El informe de EAFIT propone caminos concretos: microcredenciales, aprendizaje por proyectos, reforma curricular con nuevas habilidades, liderazgo adaptativo e inteligencia emocional. También sugiere fortalecer conexiones entre colegios, universidades, empresas y Estado; impulsar políticas públicas que reconozcan trayectorias diversas; y hacer de la universidad un actor activo en la discusión educativa. Más que soluciones técnicas, son formas de devolverle al trabajo su vínculo con el sentido.

Reconectar esas tres orillas —empresa, universidad, juventud— es nuestra verdadera tarea. No basta con alinear perfiles. Hay que reconstruir el lazo que convierte al trabajo en una experiencia significativa: no un destino impuesto, sino una posibilidad de expresión, contribución y transformación.
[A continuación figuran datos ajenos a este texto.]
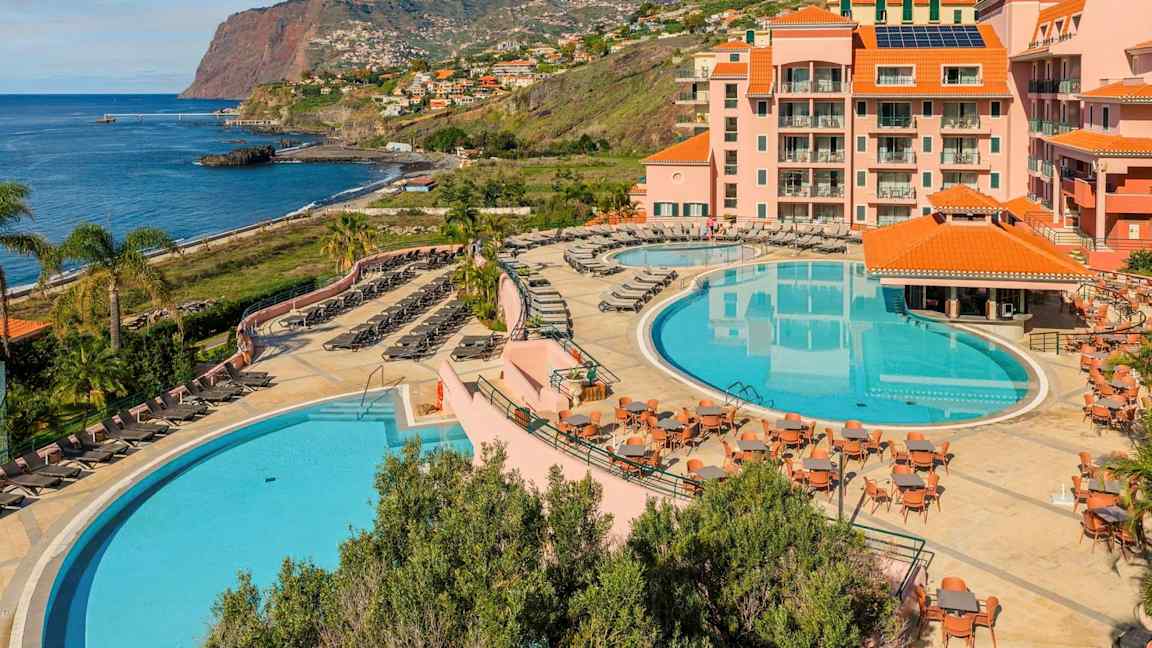 Et hotelområde ved kysten med to store pools, liggestole, borde og omkringliggende bygninger med orange tage. Baggrunden viser en klippe ved havet og boligområder langs skråningen. (AI-genereret tekst)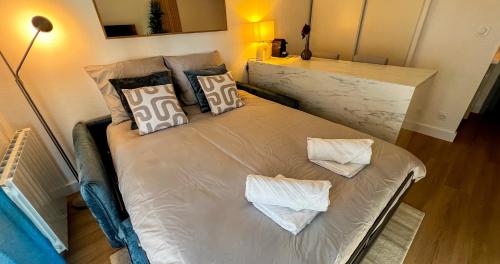 - un lit blanc avec des oreillers dans l'établissement AC - Private Parking - Balcony - View of the Remparts!, à Avignon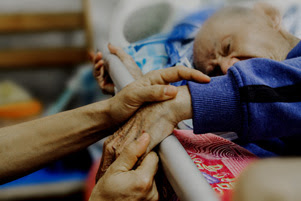 A frail, elderly man is reaching over a bed rail. Two caring hands are holding his.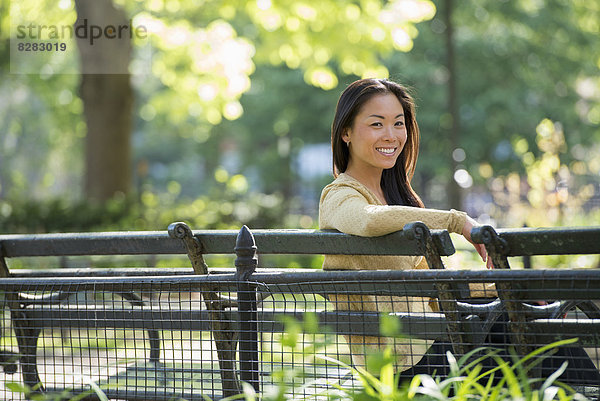 Eine Frau sitzt in einem Stadtpark auf einer Bank im Sonnenschein.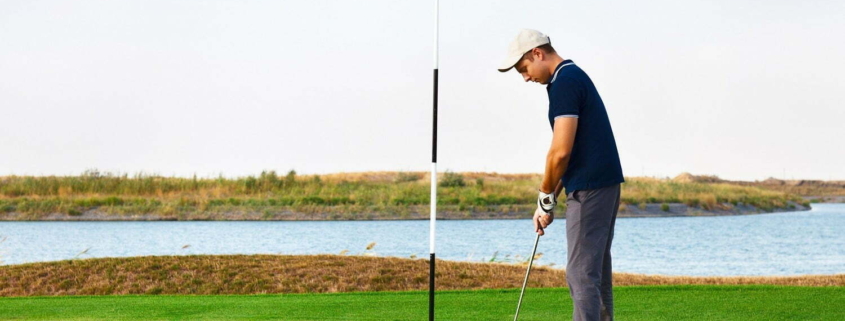 Athletic young man playing golf in golf club near the water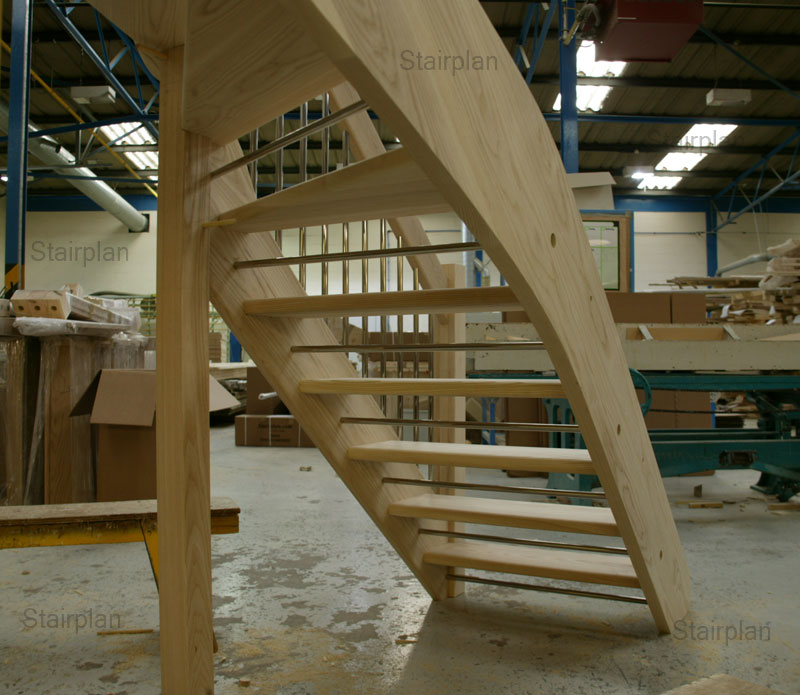 Underside of a openplan winder staircase riser bar for safety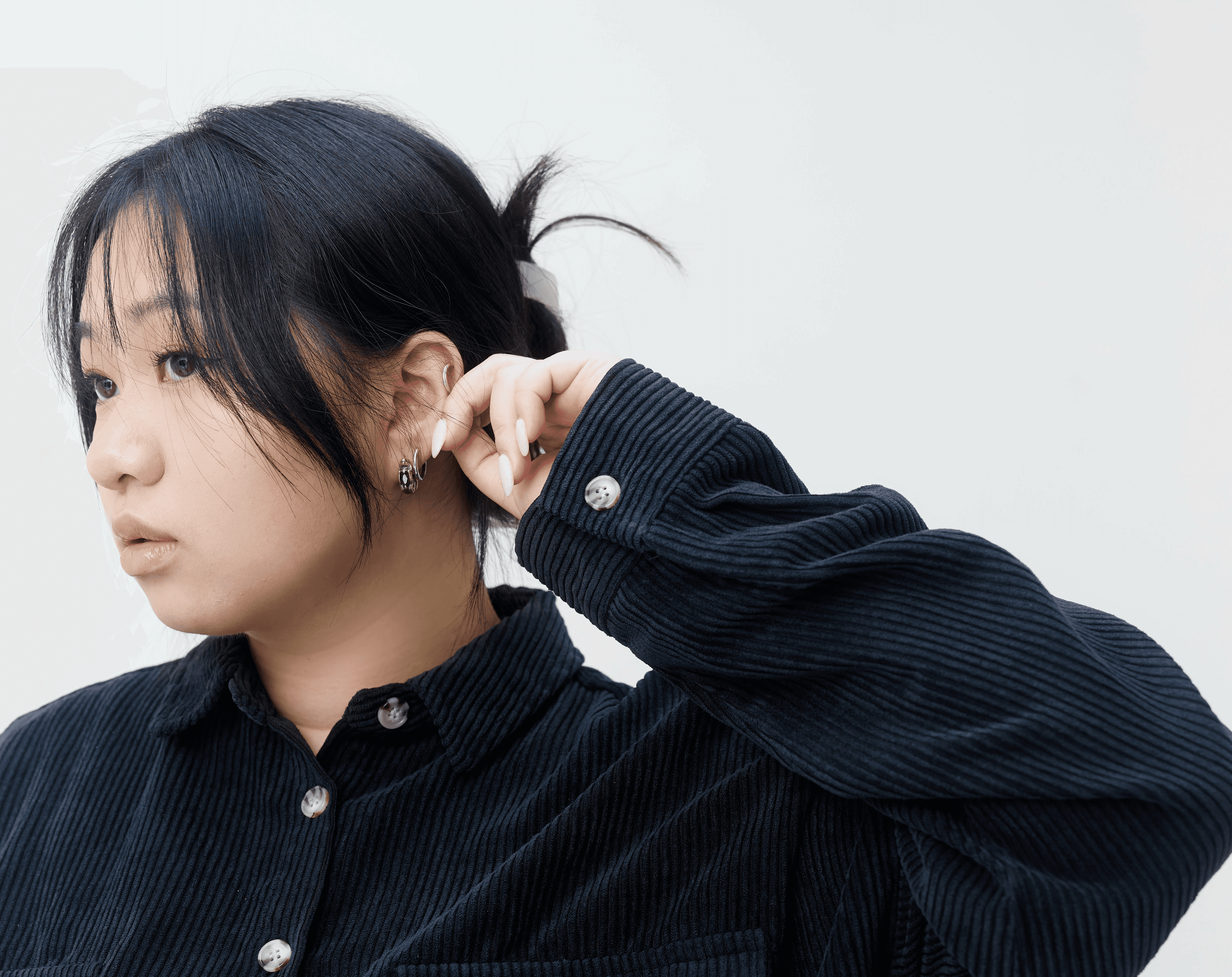 A group of four people engaged in a discussion while seated in a cozy, plant-filled setting.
En una reciente columna, Piedad Bonnett advertía, con razón, sobre el riesgo de subordinar la educación a los intereses del mercado. Coincido: cuando el saber se vuelve simple mercancía, pierde su alma. Pero tal vez la tarea no sea separar educación y trabajo, sino reimaginar su vínculo desde el sentido. Recuperar el trabajo como forma de hacer mundo, no de perderlo. Como espacio para crecer y crear.

Porque cuando el trabajo se vuelve lugar de encuentro —entre lo que sabemos, lo que sentimos y lo que la sociedad necesita—, ya no es solo ocupación: es expresión. Y en esa expresión, tal vez, empieza lo verdaderamente humano.